- [EXERCISE BRIEF]: The records that appear below are to be restated word for word.

Stored data:
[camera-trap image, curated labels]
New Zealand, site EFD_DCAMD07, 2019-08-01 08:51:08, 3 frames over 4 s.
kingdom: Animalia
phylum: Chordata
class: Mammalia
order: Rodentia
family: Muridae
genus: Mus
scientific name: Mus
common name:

- [TASK ANSWER]:
[camera-trap image, curated labels]
New Zealand, site EFD_DCAMD07, 2019-08-01 08:51:08, 3 frames over 4 s.
kingdom: Animalia
phylum: Chordata
class: Mammalia
order: Rodentia
family: Muridae
genus: Mus
scientific name: Mus
common name:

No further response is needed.